Train “brains” designer
Signaling equipment for 200 Norwegian regional trains, tram-trains for Île-de-France Mobilités, 66 trams for the Casablanca metro, control solution for the Amsterdam metro… When Alstom Group signs contracts, Villeurbanne finds itself busy. The site, located between L’Autre Soie and Bel Air Camp, is Alstom’s global center of expertise and has many advantages.
Read also on Tribune de Lyon: Between TGV and Metro B, Alstom Villeurbanne at the heart of the trains of the future
It is dedicated to railway electronics: high-speed trains, regional trains, metros, trams, for which it designs on-board systems, “brains”which ensure the piloting and overall control of the train, provide information to the driver and passengers.
What could thus be called the intelligence of the train is carried by the on-board computer and the central computers. The reflexes are managed by the control electronics which control the motors, brakes, anti-slippage…
The nervous system includes the on-board network which exchanges data with the ground infrastructure and/or the control center. Equipment that makes it possible to determine where the convoy is with a view to arriving at level crossings, or even to evaluate the time and distance difference with the train in front in order to improve the timing on the tracks.
For example, Alstom has introduced a new generation of computer which can control both control-command and traction/braking functions, reducing investments and maintenance costs.
Another improvement: a passenger counting system to know the crowds according to the timetables and the stations served to adapt the transport offer.
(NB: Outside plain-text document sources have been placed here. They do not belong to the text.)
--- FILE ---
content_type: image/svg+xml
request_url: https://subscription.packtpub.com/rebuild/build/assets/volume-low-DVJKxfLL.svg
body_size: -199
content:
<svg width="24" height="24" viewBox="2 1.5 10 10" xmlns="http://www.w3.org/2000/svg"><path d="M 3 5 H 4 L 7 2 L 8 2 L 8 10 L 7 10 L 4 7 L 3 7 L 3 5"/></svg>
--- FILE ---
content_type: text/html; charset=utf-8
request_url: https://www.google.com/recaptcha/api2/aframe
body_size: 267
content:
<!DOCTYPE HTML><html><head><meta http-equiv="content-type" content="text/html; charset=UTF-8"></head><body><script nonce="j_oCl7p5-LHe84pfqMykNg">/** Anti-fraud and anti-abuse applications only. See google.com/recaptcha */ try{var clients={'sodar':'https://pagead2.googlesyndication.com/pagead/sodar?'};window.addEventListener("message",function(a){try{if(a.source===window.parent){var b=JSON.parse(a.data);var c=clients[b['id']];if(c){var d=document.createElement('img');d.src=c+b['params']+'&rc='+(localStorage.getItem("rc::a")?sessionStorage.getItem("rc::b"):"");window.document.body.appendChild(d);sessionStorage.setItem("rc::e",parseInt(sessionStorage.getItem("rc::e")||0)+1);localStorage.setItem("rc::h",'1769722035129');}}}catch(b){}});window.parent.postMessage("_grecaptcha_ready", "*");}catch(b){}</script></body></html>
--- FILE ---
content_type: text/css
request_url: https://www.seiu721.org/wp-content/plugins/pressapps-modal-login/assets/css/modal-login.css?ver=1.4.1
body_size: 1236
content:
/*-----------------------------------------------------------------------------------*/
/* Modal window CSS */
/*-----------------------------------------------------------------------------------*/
Villeurbanne produces, for example, a “traction calculator”composed of an assembly comprising up to twenty electronic cards and the purpose of which is to determine how to run the engine, brake, accelerate, etc.
The site’s activity is thus roughly divided between rolling stock, signaling and service (repair, maintenance, obsolescence management, etc.). The site, inaugurated in 2015, is filled with 1,100 employees, 87% of whom are engineers. Research and development therefore takes a prominent place for the design of electronic systems, but also their manufacture. 10 to 15% of electronic boards are produced in-house.
The Environmental Qualification Testing Laboratory (EQLabs)
Under the responsibility of Loïc Levis, the test laboratory is in charge of testing the compatibility of future systems (prototypes, first series) and electronic equipment with European and international railway environmental standards or customer specifications.
For this, the laboratory has various means of testing or “torture”, to simulate the stress induced on the cables, the phenomena of electrostatic discharges, network load shedding… The laboratory is also equipped with two semi-anechoic cages (whose walls partially absorb the waves, Editor’s note) in which the material spends two days resisting an electric field at frequencies from 30 megahertz to 6 gigahertz.
An electrodynamic exciter is also available to test the vibration resistance on different axes, for five hours per axis. Finally, the laboratory has about ten climatic chambers, ovens used to assess the proper functioning of electronics over wide temperature ranges (-25°C to 70°C), in high humidity conditions (98% humidity for two 24-hour cycles) and to anticipate corrosion phenomena so that the products can operate for more than 40 years.
30,000 electronic cards produced per year
Every half hour, the little logistics “train” from Alstom’s Villeurbanne site distributes raw materials — printed circuits, electronic components, small mechanics and electronic cards — arriving from the Pusignan logistics platform. Then collects the finished and semi-finished products in the opposite direction.
From there, these components are integrated within the 3,000 m electronics workshop2 where 80 people work in the production and after-sales service activities of electronic systems. Under the direction of Damien Autran, the department assembles printed circuits and components: the latter are placed on the board by a robot and soldered in an oven at an average temperature of 255°C; then the cards are checked, varnished, passed through quality control before being sent to the integration department.
There, the electronic cards are integrated to form systems such as a traction computer for a TGV, a tram, etc. In the space of a year, the production time for this computer has been reduced from 21 days to eight.
Then, each system is subjected to various tests: temperature then dielectric, before undergoing a final functional test. The site produces 30,000 electronic cards per year and 16,000 traction or signaling computers, and handles 8,000 products in after-sales service.